CVE-2024-56050: 
WordPress vulnerability analysis and mitigation

The WPLMS WordPress plugin contains an Unrestricted Upload of File with Dangerous Type vulnerability (CVE-2024-56050) that affects versions before 1.9.9.5.3. This vulnerability allows authenticated users with subscriber-level privileges to upload arbitrary files to the web server, potentially enabling remote code execution (Bleeping Computer, WPScan).

The vulnerability has been assigned a CVSS v3.1 base score of 9.9 (Critical) with the vector string CVSS:3.1/AV:N/AC:L/PR:L/UI:N/S:C/C:H/I:H/A:H. The security flaw stems from missing file type validation in the WPLMS plugin, which allows authenticated users with Subscriber-level access and above to bypass upload restrictions (Patchstack).

The vulnerability enables authenticated attackers with subscriber-level privileges to upload arbitrary files to the affected site's server.
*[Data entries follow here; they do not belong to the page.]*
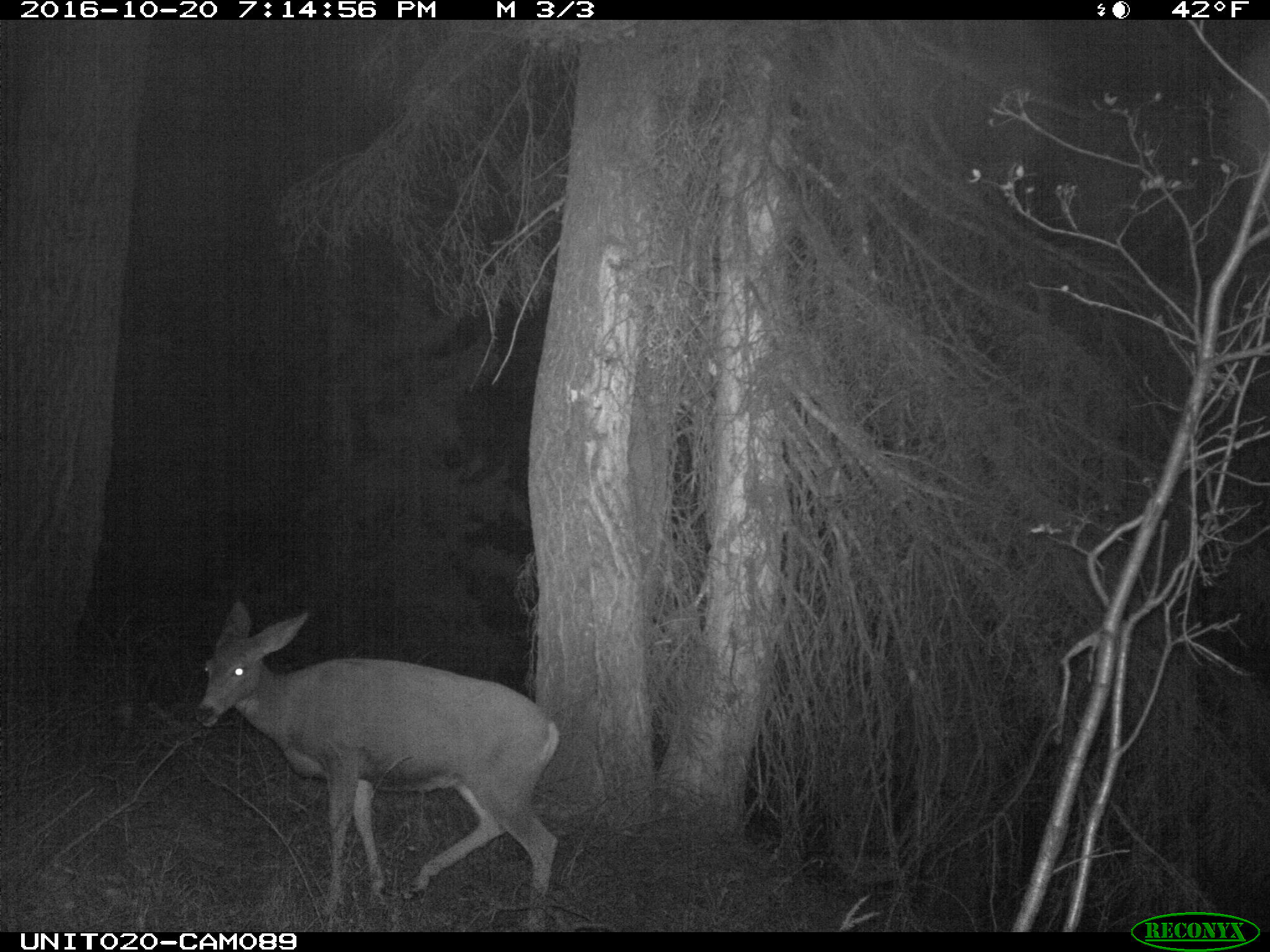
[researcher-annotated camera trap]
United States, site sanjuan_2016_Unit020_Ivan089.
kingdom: Animalia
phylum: Chordata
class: Mammalia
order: Artiodactyla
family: Cervidae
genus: Odocoileus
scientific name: Odocoileus hemionus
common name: mule deer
This capability could potentially lead to remote code execution, allowing attackers to execute malicious code on the compromised server (WPScan).

Users are strongly advised to upgrade to WPLMS version 1.9.9.5.3 or later to address this vulnerability. The fix has been implemented in the latest version to properly validate file uploads and prevent unauthorized file types from being uploaded to the server (ASEC).